Selected text:
Start
Atiku's economic plan should leave you very afraid %Post Title

Atiku Abubakar has given us hints of how he intends to fix the Nigerian economy, but his proposal still leaves a lot to be desired.

One of the joys of journalism is getting to grill politicians seeking public office, looking them straight in the eye as they respond to questions and finding clues to hidden meanings from their body languages.
It’s a front-row seat I won’t trade for anything else in the world.

When Pulse peppered presidential candidates Fela Durotoye, Oby Ezekwesili, Donald Duke and Kingsley Moghalu, among others, with questions on the economy and everything in between, I saw an emerging pattern: each of the aforementioned candidates favours a free market economy and liberalisation to varying degrees. They would rather government has little to do with the economy, asides formulating monetary and fiscal policies that would spurn growth in the private sector.

Alhaji Atiku Abubakar, presidential candidate of Nigeria’s biggest opposition party, the PDP, also appears to lean toward a deregulated, liberalised economic model, a departure from what some have termed President Buhari’s ‘Command and Control’ or Keynesian economic model; where government is not shy to fix prices and the foreign exchange market.

However, I doubt Atiku’s pro-business, liberalised economic mindset a bit because unlike the new breed, anti-establishment presidential candidates cited above, he served  in government for eight years in the past and was handed the opportunity by then President Olusegun Obasanjo to positively affect some parts of the economy. Atiku handled the privatization brief of the Obasanjo administration from 1999 to 2007 and earned more criticisms than plaudits for that eight year stint as Obasanjo’s deputy.

In a recent interview he granted Africa Report, Atiku says he’ll have no scruples floating the Naira and spiraling inflation if the move will make foreign investors flood the country to stimulate the economy.

“I would prefer to float the Naira because I believe that will bring about a more stable exchange rate. Therefore, foreign investors are more likely to return to Nigeria and invest as much as possible”, Atiku says.

“We have to create more incentives for foreign investments and relax conditionalities, remove regulations as much as possible. But what you forget, it has two side effects,” he adds.

Probed on if he is aware that his policy proposal could lead to inflation, Atiku doubled down:

“There could be devaluation and there could be a lot of inflow of foreign currency into the country. The devaluation that is likely to result can be balanced with the relatively huge [sums of] foreign currency that will be coming into the country. We had that situation prior to the departure of [former president] Goodluck Jonathan.
End
Provided data:
Start
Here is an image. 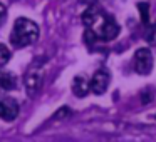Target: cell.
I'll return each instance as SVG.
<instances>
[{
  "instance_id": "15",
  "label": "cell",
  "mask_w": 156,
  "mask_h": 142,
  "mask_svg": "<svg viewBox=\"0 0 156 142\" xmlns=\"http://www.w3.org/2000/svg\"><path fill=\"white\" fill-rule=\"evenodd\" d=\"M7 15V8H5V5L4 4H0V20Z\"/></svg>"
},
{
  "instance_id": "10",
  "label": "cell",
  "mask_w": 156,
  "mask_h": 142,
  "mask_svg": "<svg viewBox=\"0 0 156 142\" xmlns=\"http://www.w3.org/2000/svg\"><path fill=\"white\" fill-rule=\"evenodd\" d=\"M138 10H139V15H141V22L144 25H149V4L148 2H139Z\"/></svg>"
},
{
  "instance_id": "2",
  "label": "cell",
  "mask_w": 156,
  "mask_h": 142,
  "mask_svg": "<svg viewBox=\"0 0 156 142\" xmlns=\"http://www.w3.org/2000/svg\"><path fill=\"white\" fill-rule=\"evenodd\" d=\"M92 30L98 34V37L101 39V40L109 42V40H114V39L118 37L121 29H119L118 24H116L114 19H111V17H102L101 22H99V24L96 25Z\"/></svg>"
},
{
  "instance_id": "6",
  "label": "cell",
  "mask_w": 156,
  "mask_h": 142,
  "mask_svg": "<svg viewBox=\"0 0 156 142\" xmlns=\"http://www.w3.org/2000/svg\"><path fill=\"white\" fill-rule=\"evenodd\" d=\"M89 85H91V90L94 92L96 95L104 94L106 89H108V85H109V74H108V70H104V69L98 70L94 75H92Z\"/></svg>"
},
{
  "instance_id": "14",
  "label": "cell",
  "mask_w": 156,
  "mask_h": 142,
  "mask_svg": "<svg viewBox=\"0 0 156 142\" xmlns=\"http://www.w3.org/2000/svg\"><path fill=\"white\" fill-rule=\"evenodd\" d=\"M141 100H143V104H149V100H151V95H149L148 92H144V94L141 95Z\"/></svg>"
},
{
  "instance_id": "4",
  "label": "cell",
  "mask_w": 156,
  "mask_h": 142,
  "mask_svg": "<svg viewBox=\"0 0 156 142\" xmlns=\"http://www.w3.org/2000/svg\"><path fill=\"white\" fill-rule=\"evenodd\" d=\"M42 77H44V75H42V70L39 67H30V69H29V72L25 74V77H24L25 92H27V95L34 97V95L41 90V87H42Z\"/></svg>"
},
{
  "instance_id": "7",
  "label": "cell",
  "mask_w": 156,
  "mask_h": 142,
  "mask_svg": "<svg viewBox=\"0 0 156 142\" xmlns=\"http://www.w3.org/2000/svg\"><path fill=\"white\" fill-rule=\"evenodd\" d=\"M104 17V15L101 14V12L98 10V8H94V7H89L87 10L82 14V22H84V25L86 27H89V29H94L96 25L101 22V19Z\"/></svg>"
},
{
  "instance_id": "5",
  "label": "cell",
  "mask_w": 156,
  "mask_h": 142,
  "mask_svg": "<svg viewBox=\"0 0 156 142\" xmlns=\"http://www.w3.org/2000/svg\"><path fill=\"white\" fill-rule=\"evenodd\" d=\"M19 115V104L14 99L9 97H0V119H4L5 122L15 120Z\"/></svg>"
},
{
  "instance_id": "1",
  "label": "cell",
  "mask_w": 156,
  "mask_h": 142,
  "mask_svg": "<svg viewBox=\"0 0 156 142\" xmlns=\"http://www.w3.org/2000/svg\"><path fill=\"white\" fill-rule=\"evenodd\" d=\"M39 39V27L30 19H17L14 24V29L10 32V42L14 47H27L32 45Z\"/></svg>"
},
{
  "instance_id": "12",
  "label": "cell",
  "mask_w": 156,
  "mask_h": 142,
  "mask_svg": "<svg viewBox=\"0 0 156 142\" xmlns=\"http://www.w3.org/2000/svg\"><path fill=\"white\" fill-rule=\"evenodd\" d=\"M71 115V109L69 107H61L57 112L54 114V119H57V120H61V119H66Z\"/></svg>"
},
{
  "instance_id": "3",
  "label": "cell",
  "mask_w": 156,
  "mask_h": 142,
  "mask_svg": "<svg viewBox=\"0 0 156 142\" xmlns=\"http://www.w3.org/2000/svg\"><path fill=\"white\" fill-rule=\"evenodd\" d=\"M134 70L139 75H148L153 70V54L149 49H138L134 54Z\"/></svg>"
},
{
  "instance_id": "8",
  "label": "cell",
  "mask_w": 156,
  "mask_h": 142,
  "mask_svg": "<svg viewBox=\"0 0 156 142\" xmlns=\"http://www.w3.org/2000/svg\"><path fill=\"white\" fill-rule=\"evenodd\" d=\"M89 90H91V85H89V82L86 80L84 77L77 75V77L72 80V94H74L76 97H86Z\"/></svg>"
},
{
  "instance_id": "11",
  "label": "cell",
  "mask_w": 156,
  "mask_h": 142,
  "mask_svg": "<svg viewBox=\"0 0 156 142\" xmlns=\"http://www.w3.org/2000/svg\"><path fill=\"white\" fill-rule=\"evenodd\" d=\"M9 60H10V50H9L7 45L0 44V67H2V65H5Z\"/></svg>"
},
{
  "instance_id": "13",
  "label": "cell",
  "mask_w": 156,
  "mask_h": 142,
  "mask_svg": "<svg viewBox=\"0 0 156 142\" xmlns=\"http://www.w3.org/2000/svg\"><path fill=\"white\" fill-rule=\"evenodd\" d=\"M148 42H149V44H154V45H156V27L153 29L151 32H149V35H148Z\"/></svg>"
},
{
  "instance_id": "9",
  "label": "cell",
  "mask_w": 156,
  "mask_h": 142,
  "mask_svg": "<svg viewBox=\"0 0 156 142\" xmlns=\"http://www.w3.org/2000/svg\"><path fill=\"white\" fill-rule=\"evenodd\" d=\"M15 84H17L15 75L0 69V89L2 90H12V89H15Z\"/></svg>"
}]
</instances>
End
Complete the following:
1. According to the article on Atiku's economic plan, during which years did Atiku handle the privatization brief of the Obasanjo administration?
2. Write the next part of the article on Atiku's economic plan, starting after its last sentence.
The listing has no connection to the article on Atiku's economic plan.

Answers for the tasks:
1. From 1999 to 2007.

2.
“At that time, we had a pile of foreign investments in the country, and there was stability of the naira. So people did not have to go to the central bank to look for foreign exchange because there was foreign exchange in the market and in the banks. So it could turn out to be a win-win situation,” he says.

To be fair, there is nothing wrong with a liberalised mindset from a presidential candidate. Atiku’s endgame is what this piece is calling into question, because he appears to have the right prescription for the wrong problem. He appears to be mouthing liberalisation simply because everyone else is.

Atiku’s ‘I-don’t-give-a-damn-about-inflation’ mindset worries me a bit and I’ll explain in a bit. Inflation was at double digits in 2012 (12.23 percent) and remained at single high digits from 2013 to 2015 (8.5 to 9.01), before peaking at double digits again from 2016 to 2017 (18.5 per cent to 18.7 per cent).

The economy was already heading for a recession before 2015, which was why then Finance Minister Ngozi Okonjo-Iweala kept warning that the nation should save to avoid a contraction. Her warnings were ignored and the nation plunged headlong into a recession as politicians splurged on elections before 2015. Former Central Bank of Nigeria (CBN) Governor Sanusi Lamido, also kept sounding alarm bells and blowing corruption whistles, but he was fired for his troubles.

Citing Jonathan as an example to follow, like Atiku did in the quotes above, should also be seen as a red flag of some sort. Jonathan’s economy was relatively better than Buhari’s because of high oil prices at the time and not because the nation was handed a cocktail of smart policies from assembled wonks.

The economy hasn’t been great under Buhari and even he has got to admit that dithering on the appointment of ministers for six months cost this nation dearly. Any presidential candidate who proposes to keep inflation at double digits should they get elected, like Atiku is already doing, I’m afraid, hasn’t really done his homework.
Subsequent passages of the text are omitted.